2) Indizien für das Vorliegen eines Scheinsitzes sind u.a., wenn an dem eingetragenen Firmensitz keinerlei Geschäftsleitungs- und Arbeitgeberfunktion, Behördenkontakte und Zahlungsverkehr stattfindet.

3) Der Leistungsempfänger muss sich über die Richtigkeit der Geschäftsdaten des leistenden Unternehmers vergewissern.

4) Voraussetzung für den Vorsteuerabzug ist neben dem Bewirken der Leistung das Vorliegen der Rechnung.

5) Weiß ein Steuerpflichtiger oder hätte er wissen müssen, dass er sich mit einem Erwerb an einem Umsatz beteiligt, der in eine Mehrwertsteuerhinterziehung eingebunden ist, ist er für Zwecke der 6. EG-Richtlinie als an dieser Hinterziehung Beteiligter anzusehen und zwar unabhängig davon, ob er aus dem Weiterverkauf der Gegenstände Gewinn erzielt.

 

Normenkette

UStG §§ 14, 15 Abs. 1 Nr. 1 S. 1

 

Tatbestand

Die Beteiligten streiten über die Berechtigung der Klägerin zum Vorsteuerabzug aus Eingangsrechnungen insbesondere für Mobiltelefonlieferungen eines Unternehmens, das die Umsatzsteuer nicht abgeführt hat.

Die Klägerin war unter der Bezeichnung A. als Einzelunternehmerin tätig. Unternehmensgegenstand war der An- und Verkauf sog. brauner Ware (Fernseher, CD-Spieler und ähnliche Waren). Ab April 2000 handelte sie daneben im großen Umfang mit Mobiltelefonen. Hierdurch steigerte sich der Umsatz der Klägerin von 900.000 DM im April 2000 auf 8,3 Mio. DM im Juli 2000.

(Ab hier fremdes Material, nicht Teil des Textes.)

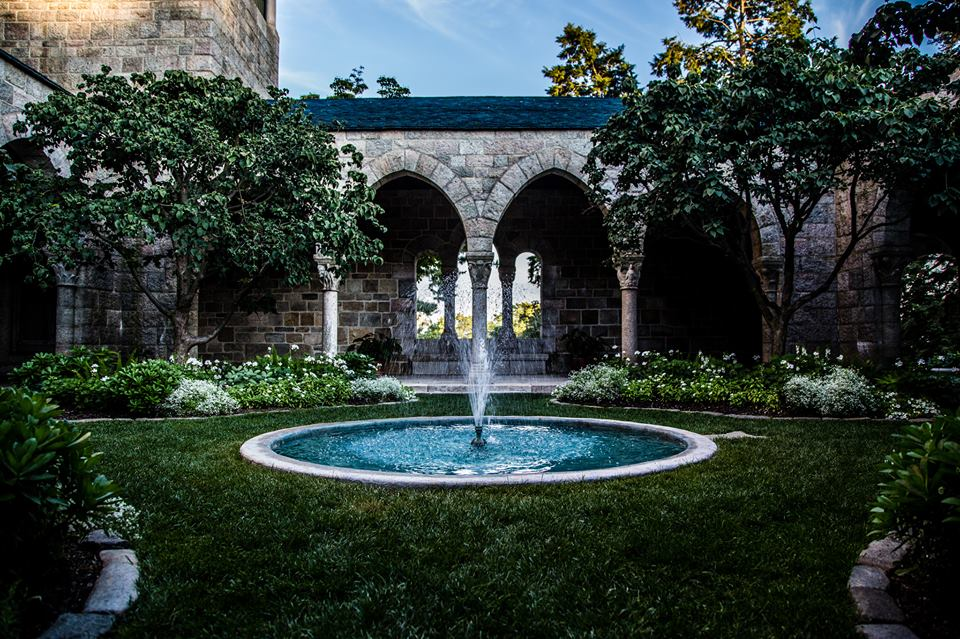 Glencairn Museum's cloister garden and fountain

Da die Klägerin in der Regel an Abnehmer in der Europäischen Gemeinschaft ohne Umsatzsteuerausweis lieferte, ergaben sich hohe Vorsteuererstattungsansprüche, aufgrund derer der Beklagte in Zusammenarbeit mit der Steuerfahndungsstelle des Finanzamts I bei der Klägerin eine Umsatzsteuersonderprüfung für den Zeitraum 01 – 08/2000 durchführte. Hierbei stellte der Beklagte fest, dass die Klägerin die Mobiltelefone in großer Stückzahl (Rechnungsbeträge zwischen 300.000 DM und 3 Mio. DM) von der Firma C. GmbH erwarb. Diese Gesellschaft entstand im Oktober 1999 durch Umfirmierung der im selben Jahr gegründeten O. GmbH. Geschäftsführer war Herr S. mit Wohnsitz in F., Italien. Die von der C. GmbH bezogene Ware befand sich in Speditionslagern der T. GmbH mit Sitz in S (Deutschland) sowie der Spedition B.in …, Niederlande. Die Klägerin zahlte die Ware zunächst per Blitzüberweisung auf ein Konto der C. GmbH beim Bankhaus … in I und nachfolgend auf ein Konto bei der U–Bank in der Schweiz. Die Klägerin veräußerte die Mobiltelefone in 12 Fällen an die H., einem Einzelunternehmen von Herrn S. in England, sowie in je einem Fall an die P. in Paris, die Firma M. GmbH in M. (Deutschland) und die Firmen LC. und PC.. Diesen Lieferungen liegen Nettoeingangsrechnungen der C. GmbH (04-08/2000) für die Lieferungen an die H. von 17.163.953 DM sowie von 1.444.916 DM für Lieferungen an die anderen Unternehmen zugrunde. Die Warenbewegung erfolgte direkt aus den Warenlagern der Speditionen. Herr S. war ausweislich der Lieferscheine der Klägerin Fahrer bei der T. Spedition.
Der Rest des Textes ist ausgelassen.